Fragmento seleccionado:
En los 80 cambian alma, cuerpo, huesos: Metro pasa a llamarse Metroval, se reconfigura y su inmensa sala única se subdivide en dos. El número no lo obtengo de la web ni de ningún libro sino gracias a una fotografía que aprovecha ese tipo de casualidades que tanto favorecen las marquesinas de cines y teatros. En ella, Pinochet saluda desde su coche oficial con los títulos del cine al fondo: en la segunda sala Obsesión carnal y, en la primera… Pecados de guerra.

La fotografía, según confirman diversas fuentes de la página de Facebook donde se publicó hace tres años, es del 11 de marzo de 1990. No es un día cualquiera: Pinochet “va en la comitiva por Pedro Montt camino al Congreso para (por fin) entregar el mando a un presidente civil y democráticamente electo. Se nota porque la banda va por sobre el collar de Comandante en Jefe, signo de que debía quitársela. Un par de cuadras más adelante, a la comitiva de Pinochet lo espera la pifiadera, con lluvia de huevos y de tomates del público apostado a su paso, debiendo el chofer acelerar la marcha (incluso cayó uno de los lanceros desde su caballo) y su escolta cubrirlo por paraguas para que no se manchara...” (así lo comentó Felipe Garay Brito). Qué buen fondo es a veces un cine. Cuántas fotografías del Estallido del que la semana pasada se cumplía el aniversario tuvieron de fondo la marquesina del Hoyts, donde se proyectaba en aquel momento Joker. “Tan weón como subir el metro tras el estreno del Joker”, leí por algún lugar aquellos días que se sienten hoy tan lejos tras el trauma del Rechazo. La plaza O´Higgins seguía en reformas, por lo que el Parque Italia era comúnmente el límite de avance de las marchas, el Hoyts blindado pero con los carteles a la vista como sempiterno fondo de la aglomeración, a metros detrás de la vanguardia encapuchada frente a guanacos, zorrillos y demás fauna militarizada “en guerra contra un enemigo poderoso”.

Datos proporcionados:
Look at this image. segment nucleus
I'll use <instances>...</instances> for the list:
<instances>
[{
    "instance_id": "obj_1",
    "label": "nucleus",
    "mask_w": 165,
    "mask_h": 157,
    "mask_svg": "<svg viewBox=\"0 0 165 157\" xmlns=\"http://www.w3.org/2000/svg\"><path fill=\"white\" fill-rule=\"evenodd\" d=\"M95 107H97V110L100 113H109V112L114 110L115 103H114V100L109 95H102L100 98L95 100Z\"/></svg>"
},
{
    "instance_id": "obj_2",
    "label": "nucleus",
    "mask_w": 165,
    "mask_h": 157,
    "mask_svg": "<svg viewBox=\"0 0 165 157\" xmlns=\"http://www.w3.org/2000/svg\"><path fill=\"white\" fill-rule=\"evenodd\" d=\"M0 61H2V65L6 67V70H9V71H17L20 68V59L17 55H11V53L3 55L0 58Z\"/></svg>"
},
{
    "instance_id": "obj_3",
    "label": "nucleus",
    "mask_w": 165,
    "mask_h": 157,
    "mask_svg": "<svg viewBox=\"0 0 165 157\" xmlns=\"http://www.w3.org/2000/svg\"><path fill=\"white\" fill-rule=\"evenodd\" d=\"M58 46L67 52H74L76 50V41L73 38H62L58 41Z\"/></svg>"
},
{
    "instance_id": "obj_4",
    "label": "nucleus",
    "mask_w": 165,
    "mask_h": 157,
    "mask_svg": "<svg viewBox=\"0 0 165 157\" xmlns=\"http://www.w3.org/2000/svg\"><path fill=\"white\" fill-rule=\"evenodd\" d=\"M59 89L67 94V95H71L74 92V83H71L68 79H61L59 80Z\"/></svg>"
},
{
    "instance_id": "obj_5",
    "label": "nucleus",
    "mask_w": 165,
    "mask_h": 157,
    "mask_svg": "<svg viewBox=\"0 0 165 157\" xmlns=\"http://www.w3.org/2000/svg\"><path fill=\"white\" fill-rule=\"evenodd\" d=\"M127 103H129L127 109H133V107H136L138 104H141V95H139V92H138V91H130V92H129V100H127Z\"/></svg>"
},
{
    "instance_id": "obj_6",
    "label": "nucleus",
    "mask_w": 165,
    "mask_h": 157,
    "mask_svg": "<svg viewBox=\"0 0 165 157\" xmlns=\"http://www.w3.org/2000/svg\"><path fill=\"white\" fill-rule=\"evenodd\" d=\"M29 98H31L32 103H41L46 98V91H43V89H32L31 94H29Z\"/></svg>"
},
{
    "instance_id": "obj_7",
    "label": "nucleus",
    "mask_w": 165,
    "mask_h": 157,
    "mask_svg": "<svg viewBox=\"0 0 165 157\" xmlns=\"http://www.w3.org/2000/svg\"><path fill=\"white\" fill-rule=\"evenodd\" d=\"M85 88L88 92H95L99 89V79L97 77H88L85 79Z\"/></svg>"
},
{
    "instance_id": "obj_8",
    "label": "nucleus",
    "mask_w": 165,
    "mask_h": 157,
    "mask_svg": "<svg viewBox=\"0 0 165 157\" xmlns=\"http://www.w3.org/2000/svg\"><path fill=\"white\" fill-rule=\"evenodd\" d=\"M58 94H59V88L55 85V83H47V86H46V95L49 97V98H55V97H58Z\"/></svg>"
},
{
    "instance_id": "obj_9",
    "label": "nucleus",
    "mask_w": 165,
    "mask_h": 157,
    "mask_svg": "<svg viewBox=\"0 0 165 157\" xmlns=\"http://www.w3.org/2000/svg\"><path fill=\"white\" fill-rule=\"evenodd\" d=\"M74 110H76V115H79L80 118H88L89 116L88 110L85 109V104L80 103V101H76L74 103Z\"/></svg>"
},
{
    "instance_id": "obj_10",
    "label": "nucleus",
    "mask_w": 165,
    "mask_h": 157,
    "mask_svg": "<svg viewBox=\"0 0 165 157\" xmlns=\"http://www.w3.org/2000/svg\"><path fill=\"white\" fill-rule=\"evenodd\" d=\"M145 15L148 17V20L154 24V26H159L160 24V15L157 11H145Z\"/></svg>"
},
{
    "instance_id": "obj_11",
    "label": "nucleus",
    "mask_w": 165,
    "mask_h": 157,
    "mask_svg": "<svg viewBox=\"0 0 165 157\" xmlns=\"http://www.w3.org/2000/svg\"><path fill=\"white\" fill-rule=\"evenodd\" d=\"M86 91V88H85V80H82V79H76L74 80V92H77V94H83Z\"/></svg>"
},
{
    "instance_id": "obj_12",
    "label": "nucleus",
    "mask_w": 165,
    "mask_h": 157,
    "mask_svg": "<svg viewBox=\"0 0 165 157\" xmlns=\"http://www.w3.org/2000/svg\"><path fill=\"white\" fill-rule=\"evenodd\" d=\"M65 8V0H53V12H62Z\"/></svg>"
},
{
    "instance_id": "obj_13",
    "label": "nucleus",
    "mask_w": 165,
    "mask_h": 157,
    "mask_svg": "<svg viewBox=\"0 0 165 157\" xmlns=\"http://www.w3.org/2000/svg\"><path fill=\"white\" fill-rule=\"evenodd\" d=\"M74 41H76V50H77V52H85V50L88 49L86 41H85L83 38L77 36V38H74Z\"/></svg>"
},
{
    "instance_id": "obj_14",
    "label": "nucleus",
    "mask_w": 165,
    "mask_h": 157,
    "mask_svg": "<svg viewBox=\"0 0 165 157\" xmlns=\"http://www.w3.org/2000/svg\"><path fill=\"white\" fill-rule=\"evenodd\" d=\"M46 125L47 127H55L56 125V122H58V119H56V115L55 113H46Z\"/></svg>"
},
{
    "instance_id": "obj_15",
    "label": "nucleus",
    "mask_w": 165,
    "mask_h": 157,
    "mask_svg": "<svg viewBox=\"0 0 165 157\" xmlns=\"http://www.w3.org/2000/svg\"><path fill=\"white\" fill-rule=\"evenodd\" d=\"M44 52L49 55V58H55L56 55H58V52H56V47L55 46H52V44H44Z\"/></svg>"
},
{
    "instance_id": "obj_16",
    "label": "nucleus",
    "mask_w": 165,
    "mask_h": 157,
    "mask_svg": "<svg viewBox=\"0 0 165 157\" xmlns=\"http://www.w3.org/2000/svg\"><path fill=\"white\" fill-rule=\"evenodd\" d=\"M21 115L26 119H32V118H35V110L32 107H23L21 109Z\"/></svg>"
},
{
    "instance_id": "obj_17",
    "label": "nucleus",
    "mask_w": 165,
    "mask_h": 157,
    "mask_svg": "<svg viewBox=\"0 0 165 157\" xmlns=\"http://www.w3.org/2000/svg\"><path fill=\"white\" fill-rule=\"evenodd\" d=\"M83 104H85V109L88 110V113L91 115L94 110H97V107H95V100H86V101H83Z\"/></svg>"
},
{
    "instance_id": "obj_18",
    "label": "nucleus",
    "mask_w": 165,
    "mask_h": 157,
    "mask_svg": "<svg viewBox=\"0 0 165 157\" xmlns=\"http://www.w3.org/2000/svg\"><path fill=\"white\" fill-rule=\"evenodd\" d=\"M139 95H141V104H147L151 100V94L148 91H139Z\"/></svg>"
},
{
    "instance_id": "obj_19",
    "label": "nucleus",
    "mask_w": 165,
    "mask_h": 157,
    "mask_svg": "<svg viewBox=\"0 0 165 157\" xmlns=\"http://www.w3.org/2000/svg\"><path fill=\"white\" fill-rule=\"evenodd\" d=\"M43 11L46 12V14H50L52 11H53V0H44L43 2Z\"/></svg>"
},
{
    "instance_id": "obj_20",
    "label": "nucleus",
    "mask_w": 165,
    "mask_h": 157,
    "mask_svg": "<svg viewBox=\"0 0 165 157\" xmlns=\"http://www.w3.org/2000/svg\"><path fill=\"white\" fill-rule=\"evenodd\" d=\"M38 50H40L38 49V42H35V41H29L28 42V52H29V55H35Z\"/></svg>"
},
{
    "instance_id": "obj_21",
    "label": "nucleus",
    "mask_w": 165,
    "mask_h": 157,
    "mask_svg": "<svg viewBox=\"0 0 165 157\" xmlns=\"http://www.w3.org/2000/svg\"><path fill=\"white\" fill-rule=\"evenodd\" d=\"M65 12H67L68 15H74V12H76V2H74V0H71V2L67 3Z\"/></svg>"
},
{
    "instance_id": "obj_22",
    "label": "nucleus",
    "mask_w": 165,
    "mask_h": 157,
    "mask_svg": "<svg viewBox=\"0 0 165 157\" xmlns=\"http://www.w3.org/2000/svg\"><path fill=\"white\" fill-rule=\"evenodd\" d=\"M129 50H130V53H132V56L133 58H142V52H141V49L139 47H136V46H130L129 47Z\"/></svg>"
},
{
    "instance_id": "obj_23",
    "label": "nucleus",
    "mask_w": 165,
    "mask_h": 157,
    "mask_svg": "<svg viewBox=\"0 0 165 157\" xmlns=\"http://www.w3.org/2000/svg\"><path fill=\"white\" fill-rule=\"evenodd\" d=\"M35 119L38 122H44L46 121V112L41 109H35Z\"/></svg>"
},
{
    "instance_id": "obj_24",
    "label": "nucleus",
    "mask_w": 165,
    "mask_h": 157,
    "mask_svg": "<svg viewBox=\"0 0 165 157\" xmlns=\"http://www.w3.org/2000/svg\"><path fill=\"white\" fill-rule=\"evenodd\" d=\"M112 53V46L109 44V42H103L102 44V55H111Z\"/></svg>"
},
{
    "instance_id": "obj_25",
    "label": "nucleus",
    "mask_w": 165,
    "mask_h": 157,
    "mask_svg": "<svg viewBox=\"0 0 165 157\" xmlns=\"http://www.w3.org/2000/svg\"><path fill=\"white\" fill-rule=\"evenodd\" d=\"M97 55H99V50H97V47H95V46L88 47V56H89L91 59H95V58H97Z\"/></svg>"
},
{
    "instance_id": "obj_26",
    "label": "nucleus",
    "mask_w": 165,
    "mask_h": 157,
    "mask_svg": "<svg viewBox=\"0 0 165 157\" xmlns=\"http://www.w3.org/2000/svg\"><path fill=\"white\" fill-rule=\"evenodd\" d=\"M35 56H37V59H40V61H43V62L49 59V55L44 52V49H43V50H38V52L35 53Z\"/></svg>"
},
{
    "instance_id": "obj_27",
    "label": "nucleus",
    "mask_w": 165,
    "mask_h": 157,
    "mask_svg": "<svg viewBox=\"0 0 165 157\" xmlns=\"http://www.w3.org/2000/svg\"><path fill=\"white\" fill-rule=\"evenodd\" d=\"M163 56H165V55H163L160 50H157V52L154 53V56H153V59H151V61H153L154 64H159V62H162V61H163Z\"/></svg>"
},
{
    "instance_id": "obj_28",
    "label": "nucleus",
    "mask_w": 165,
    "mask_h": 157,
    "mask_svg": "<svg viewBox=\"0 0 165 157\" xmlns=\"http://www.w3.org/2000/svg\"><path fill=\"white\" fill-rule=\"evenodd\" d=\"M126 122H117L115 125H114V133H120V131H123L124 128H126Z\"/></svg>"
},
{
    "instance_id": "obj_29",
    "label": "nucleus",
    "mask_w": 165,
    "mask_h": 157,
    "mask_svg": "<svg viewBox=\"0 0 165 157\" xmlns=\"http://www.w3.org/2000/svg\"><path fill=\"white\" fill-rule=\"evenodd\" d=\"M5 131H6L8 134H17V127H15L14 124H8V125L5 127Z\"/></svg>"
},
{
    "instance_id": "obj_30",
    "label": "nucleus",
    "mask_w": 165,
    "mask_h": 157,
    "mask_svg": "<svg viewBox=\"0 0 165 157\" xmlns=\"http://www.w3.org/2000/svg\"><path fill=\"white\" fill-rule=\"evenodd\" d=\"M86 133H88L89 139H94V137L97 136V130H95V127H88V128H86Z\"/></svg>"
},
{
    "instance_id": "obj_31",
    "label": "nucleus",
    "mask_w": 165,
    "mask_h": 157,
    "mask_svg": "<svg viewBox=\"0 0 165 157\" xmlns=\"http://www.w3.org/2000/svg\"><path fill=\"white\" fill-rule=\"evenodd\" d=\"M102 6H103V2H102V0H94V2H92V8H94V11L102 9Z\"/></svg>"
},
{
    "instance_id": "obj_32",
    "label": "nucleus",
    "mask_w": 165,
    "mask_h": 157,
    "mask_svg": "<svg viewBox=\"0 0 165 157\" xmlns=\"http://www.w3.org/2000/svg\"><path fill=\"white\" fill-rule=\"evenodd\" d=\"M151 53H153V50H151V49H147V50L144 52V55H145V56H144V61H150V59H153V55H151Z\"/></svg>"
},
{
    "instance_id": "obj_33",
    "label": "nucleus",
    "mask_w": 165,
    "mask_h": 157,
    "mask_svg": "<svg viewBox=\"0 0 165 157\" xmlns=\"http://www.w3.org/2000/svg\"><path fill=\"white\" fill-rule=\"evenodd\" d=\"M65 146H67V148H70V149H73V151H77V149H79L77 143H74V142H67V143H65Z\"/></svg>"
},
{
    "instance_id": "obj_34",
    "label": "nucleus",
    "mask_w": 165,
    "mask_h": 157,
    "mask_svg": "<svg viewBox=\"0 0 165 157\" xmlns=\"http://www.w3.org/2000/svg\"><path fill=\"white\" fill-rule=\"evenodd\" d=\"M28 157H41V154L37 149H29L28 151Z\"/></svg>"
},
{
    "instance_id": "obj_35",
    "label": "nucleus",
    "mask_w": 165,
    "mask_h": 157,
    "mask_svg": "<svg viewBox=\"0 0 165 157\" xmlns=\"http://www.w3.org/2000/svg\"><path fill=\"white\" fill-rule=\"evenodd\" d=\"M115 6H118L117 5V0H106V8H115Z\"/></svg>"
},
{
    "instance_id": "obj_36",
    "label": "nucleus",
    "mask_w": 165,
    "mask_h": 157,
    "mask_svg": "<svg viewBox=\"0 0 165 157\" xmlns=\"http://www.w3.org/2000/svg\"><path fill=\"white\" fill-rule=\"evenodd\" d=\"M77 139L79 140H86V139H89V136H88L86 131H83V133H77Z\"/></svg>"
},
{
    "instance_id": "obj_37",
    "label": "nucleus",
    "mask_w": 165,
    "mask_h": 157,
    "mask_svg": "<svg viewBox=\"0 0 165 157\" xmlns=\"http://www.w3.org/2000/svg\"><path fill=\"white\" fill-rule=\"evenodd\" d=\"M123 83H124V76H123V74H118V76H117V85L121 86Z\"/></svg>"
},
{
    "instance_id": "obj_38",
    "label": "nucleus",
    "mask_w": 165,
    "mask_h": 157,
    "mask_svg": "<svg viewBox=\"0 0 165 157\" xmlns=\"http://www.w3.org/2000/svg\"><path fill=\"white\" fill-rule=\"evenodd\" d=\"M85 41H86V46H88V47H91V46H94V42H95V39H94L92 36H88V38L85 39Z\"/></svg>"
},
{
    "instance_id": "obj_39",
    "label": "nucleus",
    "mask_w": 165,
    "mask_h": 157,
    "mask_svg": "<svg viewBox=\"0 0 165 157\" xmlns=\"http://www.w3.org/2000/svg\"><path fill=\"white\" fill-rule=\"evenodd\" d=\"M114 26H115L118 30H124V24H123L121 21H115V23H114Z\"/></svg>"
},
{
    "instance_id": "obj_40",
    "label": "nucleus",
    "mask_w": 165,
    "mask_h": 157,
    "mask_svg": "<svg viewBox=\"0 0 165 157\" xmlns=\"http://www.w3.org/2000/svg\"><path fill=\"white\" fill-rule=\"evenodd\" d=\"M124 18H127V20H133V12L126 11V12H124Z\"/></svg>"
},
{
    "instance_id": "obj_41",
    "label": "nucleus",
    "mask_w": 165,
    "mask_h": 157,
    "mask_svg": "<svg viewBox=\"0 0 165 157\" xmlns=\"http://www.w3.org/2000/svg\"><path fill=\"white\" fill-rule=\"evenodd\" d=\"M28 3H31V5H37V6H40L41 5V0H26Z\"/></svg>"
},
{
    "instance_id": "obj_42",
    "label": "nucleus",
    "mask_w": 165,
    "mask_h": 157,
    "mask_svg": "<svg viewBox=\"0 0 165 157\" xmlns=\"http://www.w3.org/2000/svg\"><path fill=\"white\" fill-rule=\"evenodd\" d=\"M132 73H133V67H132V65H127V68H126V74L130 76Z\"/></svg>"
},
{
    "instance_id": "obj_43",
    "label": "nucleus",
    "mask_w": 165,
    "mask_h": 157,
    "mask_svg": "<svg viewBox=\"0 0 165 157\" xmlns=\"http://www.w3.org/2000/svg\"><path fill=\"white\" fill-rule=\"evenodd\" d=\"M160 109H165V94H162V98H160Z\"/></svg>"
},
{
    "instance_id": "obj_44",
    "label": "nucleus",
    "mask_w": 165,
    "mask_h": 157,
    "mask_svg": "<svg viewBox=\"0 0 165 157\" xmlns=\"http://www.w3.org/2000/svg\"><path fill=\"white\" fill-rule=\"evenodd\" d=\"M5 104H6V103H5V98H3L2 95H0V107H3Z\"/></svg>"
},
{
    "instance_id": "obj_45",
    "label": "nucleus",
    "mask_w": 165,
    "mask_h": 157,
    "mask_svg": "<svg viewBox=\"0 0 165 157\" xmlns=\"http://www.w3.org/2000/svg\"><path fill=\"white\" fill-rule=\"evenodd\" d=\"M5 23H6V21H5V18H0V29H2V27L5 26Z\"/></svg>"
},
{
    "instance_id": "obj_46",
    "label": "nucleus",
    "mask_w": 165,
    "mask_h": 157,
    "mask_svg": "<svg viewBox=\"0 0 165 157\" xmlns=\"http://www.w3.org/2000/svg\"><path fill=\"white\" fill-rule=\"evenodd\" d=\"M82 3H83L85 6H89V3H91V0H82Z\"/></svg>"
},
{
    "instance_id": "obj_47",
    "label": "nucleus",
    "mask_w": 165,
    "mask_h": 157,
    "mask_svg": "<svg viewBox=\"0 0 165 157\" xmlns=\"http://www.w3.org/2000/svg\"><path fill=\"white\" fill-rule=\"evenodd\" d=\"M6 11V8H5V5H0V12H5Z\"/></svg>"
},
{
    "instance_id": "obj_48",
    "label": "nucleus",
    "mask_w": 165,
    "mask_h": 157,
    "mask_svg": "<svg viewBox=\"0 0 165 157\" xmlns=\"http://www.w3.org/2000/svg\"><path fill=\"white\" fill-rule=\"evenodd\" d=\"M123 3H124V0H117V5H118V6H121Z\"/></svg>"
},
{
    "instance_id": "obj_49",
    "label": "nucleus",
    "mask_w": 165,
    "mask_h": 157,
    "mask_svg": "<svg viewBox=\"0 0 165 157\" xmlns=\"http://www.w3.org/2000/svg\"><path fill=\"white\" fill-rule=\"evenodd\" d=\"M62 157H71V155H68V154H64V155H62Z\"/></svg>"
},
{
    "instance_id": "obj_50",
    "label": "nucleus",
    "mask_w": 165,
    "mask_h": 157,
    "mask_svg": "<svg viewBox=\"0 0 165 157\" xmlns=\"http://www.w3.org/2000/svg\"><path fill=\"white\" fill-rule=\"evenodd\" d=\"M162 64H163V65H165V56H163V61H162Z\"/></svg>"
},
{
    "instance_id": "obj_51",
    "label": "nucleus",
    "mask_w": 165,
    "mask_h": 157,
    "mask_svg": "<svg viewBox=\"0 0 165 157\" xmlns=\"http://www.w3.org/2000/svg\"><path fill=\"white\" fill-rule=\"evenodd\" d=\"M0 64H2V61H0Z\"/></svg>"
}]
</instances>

Problema:
Indica qué película anunciaba la segunda sala del cine en la fotografía de Pinochet que describe el fragmento seleccionado.

Respuesta a continuación:
Obsesión carnal.